Serum effects on aqueous outflow during anterior chamber perfusion in monkeys.

Kaufman Lab // Publications // Aug 01 1996

PubMed ID: 8759352

Author(s): Kee C, Gabelt BT, Gange SJ, Kaufman PL. Serum effects on aqueous outflow during anterior chamber perfusion in monkeys. Invest Ophthalmol Vis Sci. 1996 Aug;37(9):1840-8.

Journal: Investigative Ophthalmology & Visual Science, Volume 37, Issue 9, Aug 1996

PURPOSE To prevent the increase in outflow facility during anterior chamber perfusion in nonhuman primates by the addition of autologous serum to Bárány’s mock aqueous humor.

METHODS Total outflow facility was measured simultaneously in both eyes of living cynomolgus monkeys for 3 hours by two-level constant pressure perfusion of the anterior chambers from elevated reservoirs with Bárány’s solution with (one eye) or without (opposite eye) 3%, 5%, 10%, or 15% to 20% autologous serum. In other experiments, the anterior chamber contents initially were exchanged with Bárány’s solution with (one eye) or without (opposite eye) 5% autologous serum, and the facility response to intravenous pilocarpine was determined.

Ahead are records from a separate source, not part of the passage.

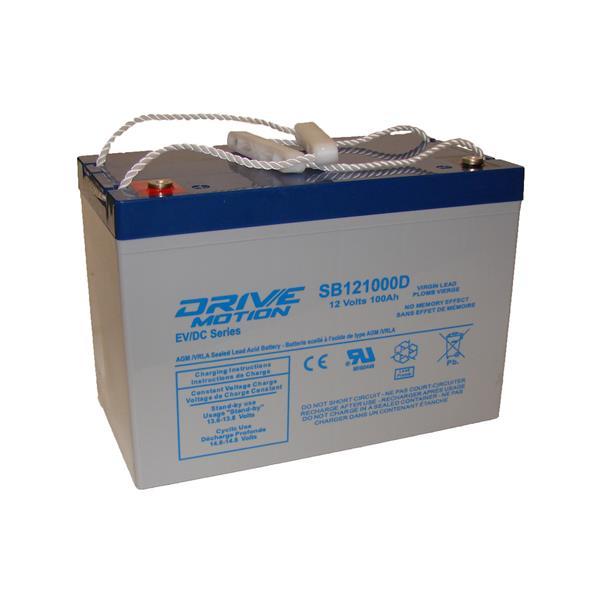 Drive Motion - SB121000D Battery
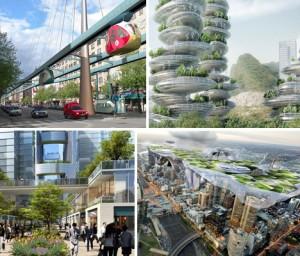 Urban-Future-Walkable-Car-Free-Cities-Main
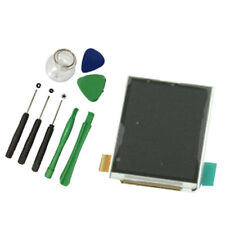 For iPod Nano 3rd 3 Gen Inner LCD Screen Display Repair Fix Part w/ Tools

RESULTS Eyes perfused with serum had a lower starting facility than control eyes, with facility decreasing with increasing serum concentrations. For both groups, facility increased with perfusion time and with volume of fluid perfused through the eye, but the rate of change of facility over time and per change in volume was significantly less for the serum-treated eyes. This difference remained significant when the proportional change of facility relative to baseline level was analyzed as a function of time but not as a function of volume. Intravenous infusion of pilocarpine increased facility by approximately the same proportion relative to baseline in both groups, but the absolute change and the final facility were lower in the serum-treated eyes.

CONCLUSIONS Serum or a serum component in the vicinity of the trabecular meshwork normally may help maintain outflow resistance but may be washed away during perfusion with serum-free media.